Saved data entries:
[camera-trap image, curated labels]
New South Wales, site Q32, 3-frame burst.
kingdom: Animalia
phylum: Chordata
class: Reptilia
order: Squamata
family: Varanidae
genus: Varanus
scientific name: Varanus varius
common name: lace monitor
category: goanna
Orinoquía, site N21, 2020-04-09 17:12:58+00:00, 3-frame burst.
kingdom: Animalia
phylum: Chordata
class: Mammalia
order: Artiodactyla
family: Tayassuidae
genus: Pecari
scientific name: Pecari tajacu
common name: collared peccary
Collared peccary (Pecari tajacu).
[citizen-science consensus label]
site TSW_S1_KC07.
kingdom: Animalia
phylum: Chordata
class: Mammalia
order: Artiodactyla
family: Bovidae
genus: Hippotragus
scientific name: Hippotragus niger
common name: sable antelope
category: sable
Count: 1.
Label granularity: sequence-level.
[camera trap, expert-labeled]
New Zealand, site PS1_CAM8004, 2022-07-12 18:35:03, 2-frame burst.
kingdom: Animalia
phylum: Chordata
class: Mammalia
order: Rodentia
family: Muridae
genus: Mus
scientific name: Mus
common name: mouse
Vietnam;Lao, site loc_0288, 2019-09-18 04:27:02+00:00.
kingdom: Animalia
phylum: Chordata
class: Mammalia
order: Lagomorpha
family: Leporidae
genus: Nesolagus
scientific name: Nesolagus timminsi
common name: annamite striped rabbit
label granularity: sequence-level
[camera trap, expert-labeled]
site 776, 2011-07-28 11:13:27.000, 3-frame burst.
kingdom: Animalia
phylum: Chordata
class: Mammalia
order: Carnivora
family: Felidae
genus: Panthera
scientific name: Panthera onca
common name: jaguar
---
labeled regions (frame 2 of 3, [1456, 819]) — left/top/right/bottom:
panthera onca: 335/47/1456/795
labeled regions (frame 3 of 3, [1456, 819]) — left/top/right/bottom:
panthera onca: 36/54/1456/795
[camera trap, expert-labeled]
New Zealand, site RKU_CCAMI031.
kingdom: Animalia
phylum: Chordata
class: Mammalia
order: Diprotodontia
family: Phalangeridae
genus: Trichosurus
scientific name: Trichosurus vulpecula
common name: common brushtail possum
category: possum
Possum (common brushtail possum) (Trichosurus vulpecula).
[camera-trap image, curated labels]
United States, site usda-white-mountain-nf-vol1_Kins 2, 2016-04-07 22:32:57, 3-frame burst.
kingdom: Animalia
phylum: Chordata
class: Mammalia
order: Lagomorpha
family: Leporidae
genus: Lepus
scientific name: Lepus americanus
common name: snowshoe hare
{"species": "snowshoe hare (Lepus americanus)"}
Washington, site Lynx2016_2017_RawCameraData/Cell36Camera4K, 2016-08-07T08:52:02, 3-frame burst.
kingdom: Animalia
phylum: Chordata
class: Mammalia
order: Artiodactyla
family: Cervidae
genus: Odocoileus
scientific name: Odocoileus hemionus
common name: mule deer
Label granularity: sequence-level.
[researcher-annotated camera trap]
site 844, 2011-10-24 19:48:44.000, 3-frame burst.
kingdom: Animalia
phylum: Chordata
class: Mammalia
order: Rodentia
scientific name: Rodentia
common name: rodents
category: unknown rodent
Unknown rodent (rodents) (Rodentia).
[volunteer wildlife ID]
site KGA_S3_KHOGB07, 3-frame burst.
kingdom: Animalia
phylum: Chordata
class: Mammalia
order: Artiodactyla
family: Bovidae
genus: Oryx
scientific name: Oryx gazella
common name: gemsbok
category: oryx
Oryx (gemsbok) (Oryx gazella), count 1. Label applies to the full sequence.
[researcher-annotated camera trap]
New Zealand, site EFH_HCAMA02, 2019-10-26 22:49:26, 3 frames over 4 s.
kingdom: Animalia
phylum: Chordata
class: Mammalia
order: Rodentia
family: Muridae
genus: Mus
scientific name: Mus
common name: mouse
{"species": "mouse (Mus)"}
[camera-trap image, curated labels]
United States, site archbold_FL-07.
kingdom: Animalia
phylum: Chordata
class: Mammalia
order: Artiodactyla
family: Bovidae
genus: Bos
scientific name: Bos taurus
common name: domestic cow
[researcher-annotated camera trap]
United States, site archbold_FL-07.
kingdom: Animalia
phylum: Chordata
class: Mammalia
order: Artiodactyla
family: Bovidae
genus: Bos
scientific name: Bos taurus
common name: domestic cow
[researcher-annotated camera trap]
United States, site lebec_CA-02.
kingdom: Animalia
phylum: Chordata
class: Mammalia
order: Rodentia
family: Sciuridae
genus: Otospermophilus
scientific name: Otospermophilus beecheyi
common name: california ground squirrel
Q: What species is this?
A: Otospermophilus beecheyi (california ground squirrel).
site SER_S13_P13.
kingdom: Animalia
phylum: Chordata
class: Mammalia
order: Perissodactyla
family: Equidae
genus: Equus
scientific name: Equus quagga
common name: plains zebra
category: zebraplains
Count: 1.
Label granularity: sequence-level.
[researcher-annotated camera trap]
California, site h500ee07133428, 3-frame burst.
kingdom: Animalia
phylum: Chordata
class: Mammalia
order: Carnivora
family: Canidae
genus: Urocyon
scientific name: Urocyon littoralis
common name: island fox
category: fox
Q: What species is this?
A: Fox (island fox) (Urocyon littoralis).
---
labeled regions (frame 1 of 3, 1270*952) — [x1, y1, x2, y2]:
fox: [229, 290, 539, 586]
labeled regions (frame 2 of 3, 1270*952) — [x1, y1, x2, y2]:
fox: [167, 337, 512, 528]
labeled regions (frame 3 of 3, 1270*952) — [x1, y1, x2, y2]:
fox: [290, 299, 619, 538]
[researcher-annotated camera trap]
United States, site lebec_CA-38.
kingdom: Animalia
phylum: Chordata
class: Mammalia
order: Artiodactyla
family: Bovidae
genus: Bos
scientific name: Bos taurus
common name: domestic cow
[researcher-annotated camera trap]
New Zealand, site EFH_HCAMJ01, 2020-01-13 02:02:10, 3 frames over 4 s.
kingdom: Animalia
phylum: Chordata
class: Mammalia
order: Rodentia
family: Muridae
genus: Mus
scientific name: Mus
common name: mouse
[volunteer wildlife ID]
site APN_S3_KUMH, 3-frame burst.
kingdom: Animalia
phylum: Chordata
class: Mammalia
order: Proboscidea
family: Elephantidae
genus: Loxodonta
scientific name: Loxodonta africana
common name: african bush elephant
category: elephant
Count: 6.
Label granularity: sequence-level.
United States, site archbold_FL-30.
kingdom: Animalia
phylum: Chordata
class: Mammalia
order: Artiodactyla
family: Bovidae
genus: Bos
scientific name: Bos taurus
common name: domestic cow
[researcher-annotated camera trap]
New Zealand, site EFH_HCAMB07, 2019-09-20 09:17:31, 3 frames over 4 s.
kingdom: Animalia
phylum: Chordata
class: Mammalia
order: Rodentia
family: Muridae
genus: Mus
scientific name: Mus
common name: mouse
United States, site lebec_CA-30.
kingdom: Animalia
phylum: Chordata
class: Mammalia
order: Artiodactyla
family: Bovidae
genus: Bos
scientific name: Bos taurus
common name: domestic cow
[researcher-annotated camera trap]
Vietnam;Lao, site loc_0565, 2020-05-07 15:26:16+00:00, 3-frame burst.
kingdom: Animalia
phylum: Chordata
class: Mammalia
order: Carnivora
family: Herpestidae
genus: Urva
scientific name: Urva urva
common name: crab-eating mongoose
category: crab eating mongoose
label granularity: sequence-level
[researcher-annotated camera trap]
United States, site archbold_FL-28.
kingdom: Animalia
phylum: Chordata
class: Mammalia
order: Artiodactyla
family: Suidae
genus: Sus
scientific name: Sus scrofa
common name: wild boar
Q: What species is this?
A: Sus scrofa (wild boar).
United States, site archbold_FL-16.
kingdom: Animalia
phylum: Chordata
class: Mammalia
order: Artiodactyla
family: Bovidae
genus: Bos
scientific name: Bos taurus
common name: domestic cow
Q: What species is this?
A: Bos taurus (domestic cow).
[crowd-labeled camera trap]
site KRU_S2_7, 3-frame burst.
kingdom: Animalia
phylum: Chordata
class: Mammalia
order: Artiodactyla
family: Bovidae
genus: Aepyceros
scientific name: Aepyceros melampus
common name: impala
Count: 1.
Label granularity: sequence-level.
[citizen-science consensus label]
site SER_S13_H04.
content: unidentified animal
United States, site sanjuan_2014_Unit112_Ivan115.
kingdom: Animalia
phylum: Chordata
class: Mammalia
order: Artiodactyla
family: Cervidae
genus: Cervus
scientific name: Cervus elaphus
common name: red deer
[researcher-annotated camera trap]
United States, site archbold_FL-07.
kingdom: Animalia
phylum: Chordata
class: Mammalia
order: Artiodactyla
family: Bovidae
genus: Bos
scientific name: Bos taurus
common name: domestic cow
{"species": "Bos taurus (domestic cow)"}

Try it =
The first line of the entries, the line with "scientific name: Pecari tajacu", and every line between them should be retyped exactly, and nothing else.

Output of the task =
[camera-trap image, curated labels]
New South Wales, site Q32, 3-frame burst.
kingdom: Animalia
phylum: Chordata
class: Reptilia
order: Squamata
family: Varanidae
genus: Varanus
scientific name: Varanus varius
common name: lace monitor
category: goanna
Orinoquía, site N21, 2020-04-09 17:12:58+00:00, 3-frame burst.
kingdom: Animalia
phylum: Chordata
class: Mammalia
order: Artiodactyla
family: Tayassuidae
genus: Pecari
scientific name: Pecari tajacu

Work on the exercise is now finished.